Als Mutter eines Kindes, dem auf Grund der Diagnose"Down-Syndrom" das Urteil "geistig behindert" anhaftet, werde ich sehr oft überrascht von der Wahrnehmungs- und Abstraktionsfähigkeit meiner Tochter. Ja, tatsächlich! Obwohl ich ja weiß, dass Sie ein ziemlich fixes Mädel ist, und ich die allgemeine Definition von "geistig behindert" sowieso sehr fragwürdig finde, so bringt sie manchmal Sachen, die ganz deutlich zeigen, dass sie ihre ganz eigene und intensive Art hat, wahrzunehmen und intellektuell zu reflektieren - und zwar mit beeindruckendem Ergebnis. Kürzlich hatten wir im Kindergarten zwei Pädagoginnen zu Besuch, um Malins Förderplan zu besprechen. Die Damen haben sich mit Malin beschäftigt und waren auch sehr angetan und zufrieden mit ihr. Sie stellten fest, dass sie vieles altersentsprechend kann und manches eben noch nicht, darunter das "Männchen malen" - bzw. das "

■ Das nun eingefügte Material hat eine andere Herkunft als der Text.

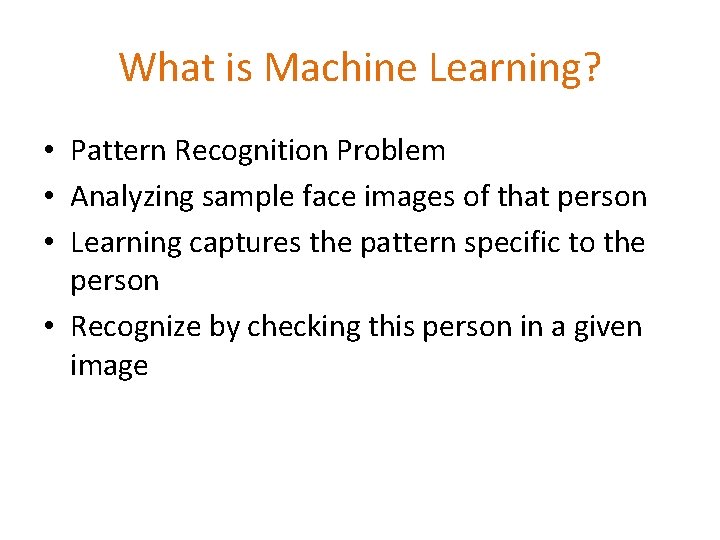 What is Machine Learning?

• Pattern Recognition Problem
• Analyzing sample face images of that person
• Learning captures the pattern specific to the person
• Recognize by checking this person in a given image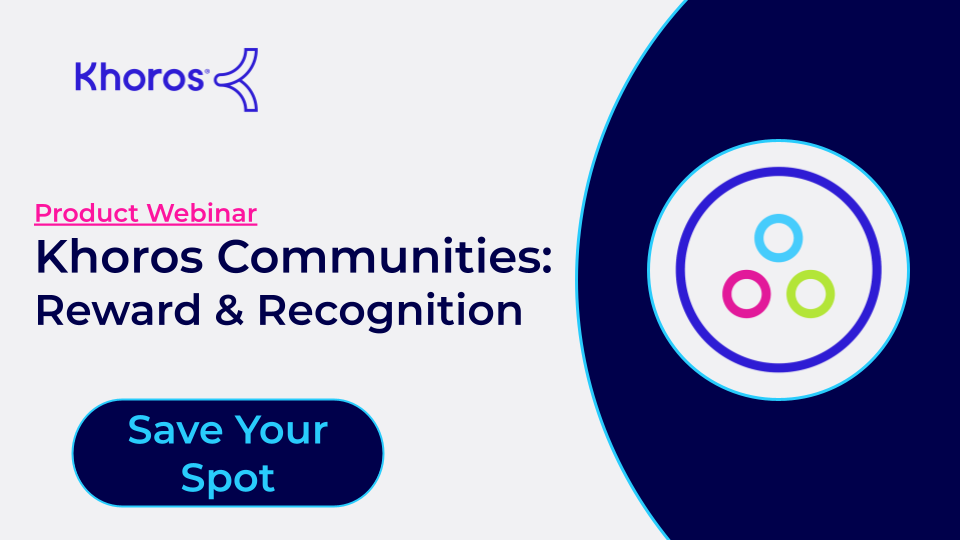 Khoros

Product Webinar

Khoros Communities: Reward & Recognition

Save Your Spot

standardisierte Männchen malen" - wie ich es jetzt nenne...
Die Tage nun saß ich neben Malin. Sie hatte ein Blatt vor sich und eine Wachskreide. Als ich zu ihr hinüberschaute malte sie gerade einen Kreis. Ich fragte sie ob sie ein Männchen male, worauf sie zwei Punkte in den Kreis setzte - kaum erkennbar - und sagte "Auge, Auge", noch einen Punkt machte, "Nase" sagte und dann einen Strich malte, den sie als "Mund" bezeichnete.

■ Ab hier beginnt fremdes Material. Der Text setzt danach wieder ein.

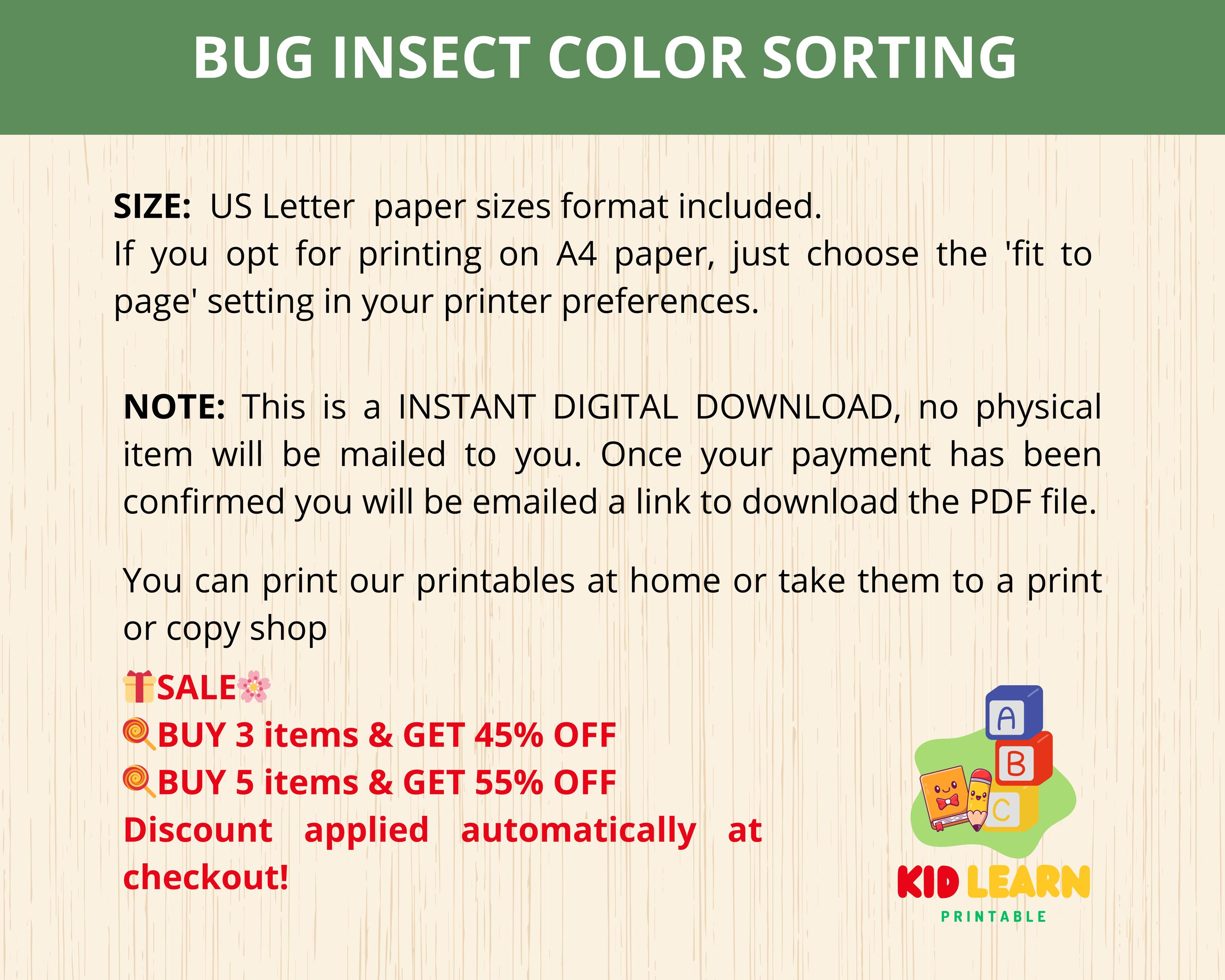 BUG INSECT COLOR SORTING

SIZE: US Letter paper sizes format included.
If you opt for printing on A4 paper, just choose the 'fit to page' setting in your printer preferences.

NOTE: This is a INSTANT DIGITAL DOWNLOAD, no physical item will be mailed to you. Once your payment has been confirmed you will be emailed a link to download the PDF file.

You can print our printables at home or take them to a print or copy shop

🎁SALE🌸
🍭BUY 3 items & GET 45% OFF
🍭BUY 5 items & GET 55% OFF
Discount applied automatically at checkout!

A
B
C
KID LEARN
PRINTABLE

Fertig war sie aber noch nicht, denn sie setzte noch zwei Querstriche über den Augen hinzu. Daraufhin schaute ich sie wohl fragend an, denn sie erklärte mir - nicht mit Worten, aber mit ihrer Mimik - dass das Männchen traurig, enttäuscht, sorgenvoll oder unwohl ist - eben die Stirn runzelt.
Man muss wohl lange suchen, bis man ein fünfjähriges Kind findet, dass seinen Männchen Falten malt ;-)
Ich war also ziemlich beeindruckt und habe ein weiteres Mal erfahren, dass man dieses Kind nicht mit standardisierten Maßen messen sollte!!!